ChrisPoland 2 | 123  
22 Nov 2009 /  #19
In my case, not only were my grades considered in the university recruitment process but also class ranking and "weight" of the courses. That's why everyone was my competition.

Having said that, I'll tell you a little bit about my Spanish lessons. We were not required to take a high school exit exam of Spanish nor was I required to take a foreign language at university. Knowing that, our class put a lot of pressure on our teacher to lower her requirements of us so we could concentrate on the "real" subjects. When that didn't work, we collectively failed tests. That did the trick. Of course as an immature teenager, I could not see the benefit of learning a foreign language, but that's another story.

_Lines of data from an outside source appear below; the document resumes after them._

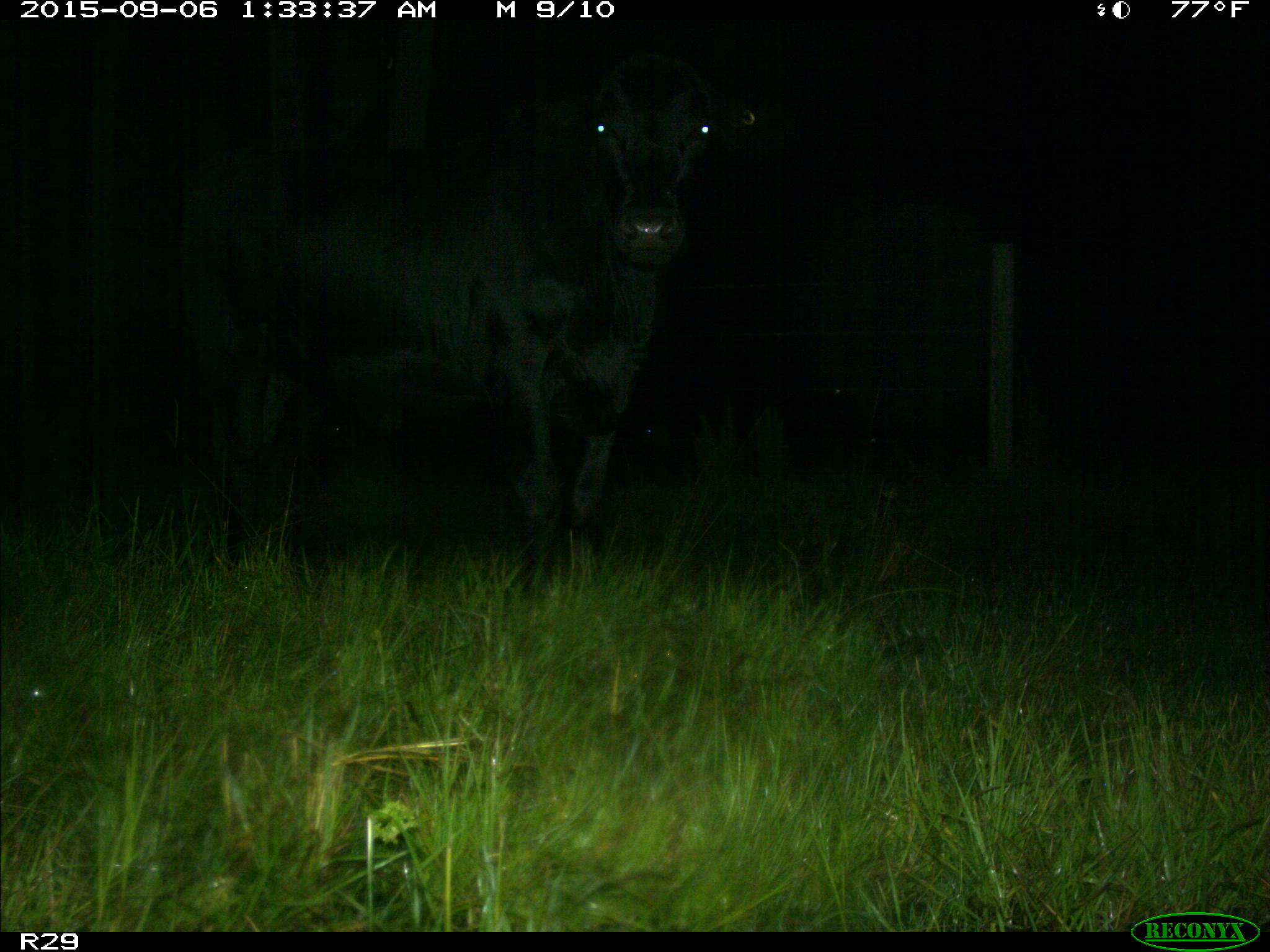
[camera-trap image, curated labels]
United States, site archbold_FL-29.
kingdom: Animalia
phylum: Chordata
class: Mammalia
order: Artiodactyla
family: Bovidae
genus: Bos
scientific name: Bos taurus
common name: domestic cow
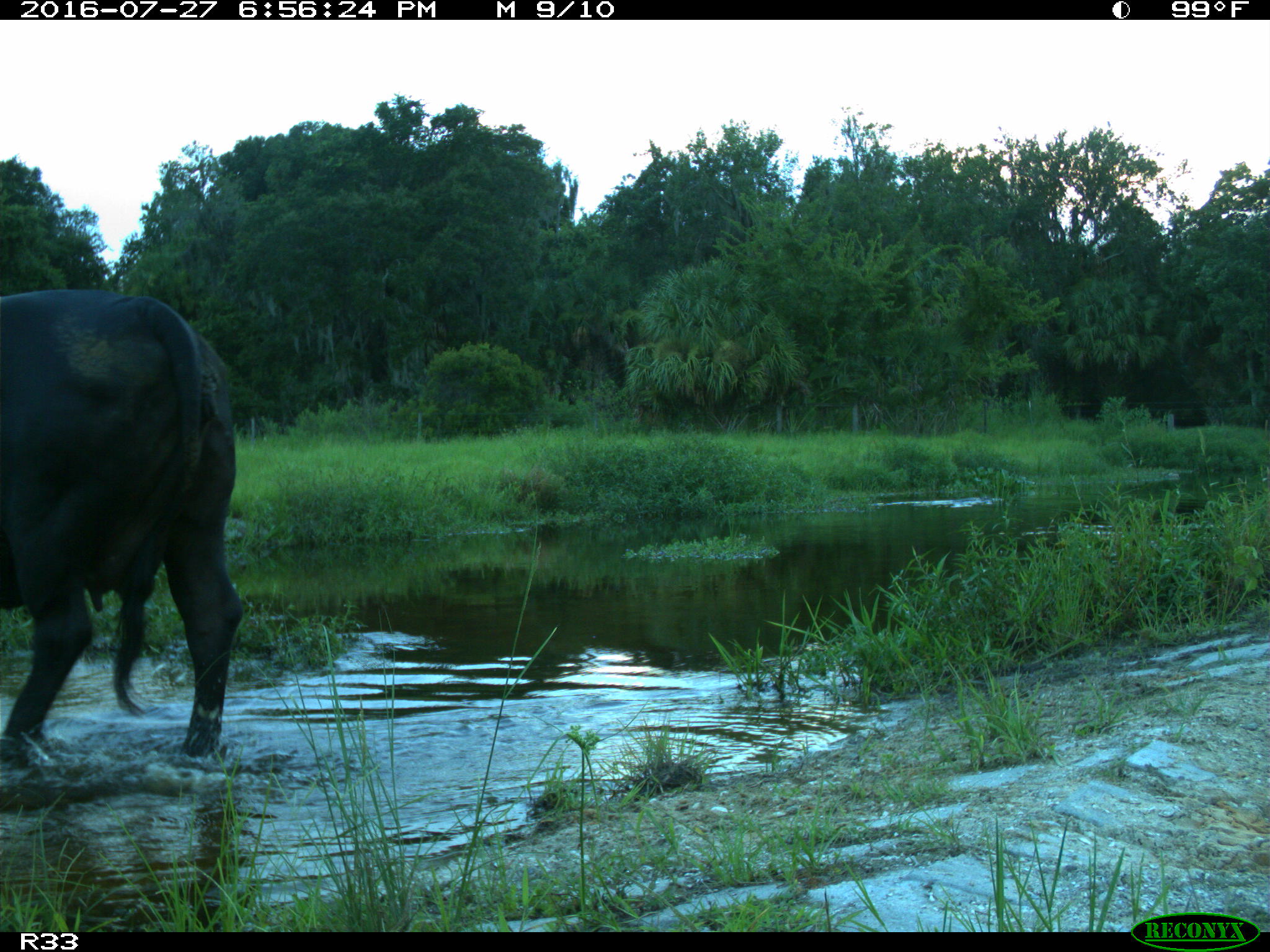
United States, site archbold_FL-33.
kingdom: Animalia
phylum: Chordata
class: Mammalia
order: Artiodactyla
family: Bovidae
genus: Bos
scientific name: Bos taurus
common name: domestic cow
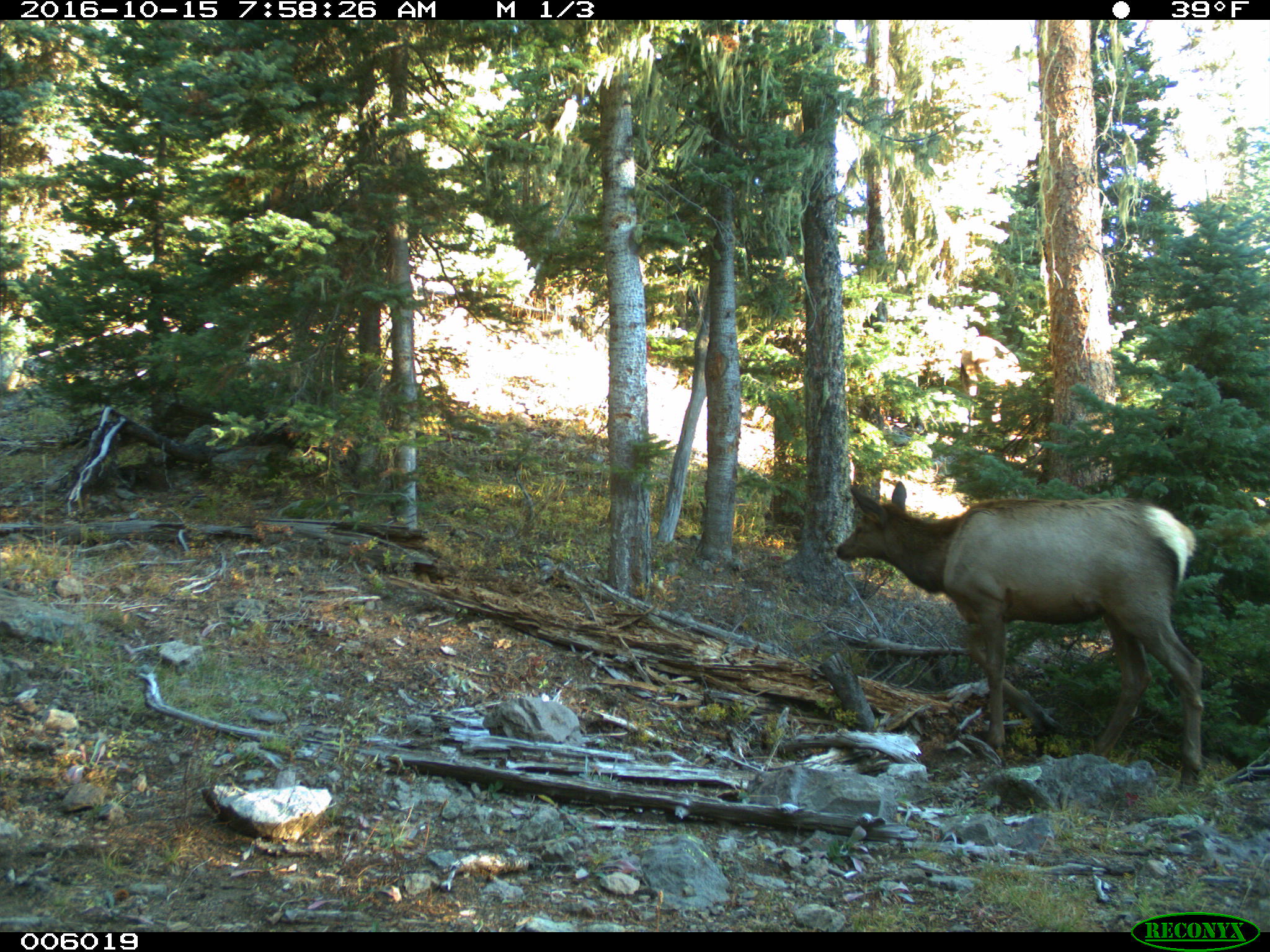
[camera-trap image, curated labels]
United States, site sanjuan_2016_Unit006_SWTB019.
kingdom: Animalia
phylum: Chordata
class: Mammalia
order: Artiodactyla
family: Cervidae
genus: Cervus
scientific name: Cervus elaphus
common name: red deer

About everything being a competition, I guess it is in my blood. That doesn't mean that I won't stop to help a person in need. The last recipient of my helpfulness was not a seriously ill young man as I had assessed the situation, but instead a young Irish guy here for his stag party. He was seriously drunk and flat on his face in the middle of the day in the market square. Maybe it was still my competitiveness? I wanted to be the first and the best to help him ;)?
Mr Grunwald 33 | 2,019  
24 Nov 2009 /  #20
cakes,cookies, chocolates - don't eat it:)

Got a cake with a swastika on it from a Japaneese kid in the class in Poland it tasted badly.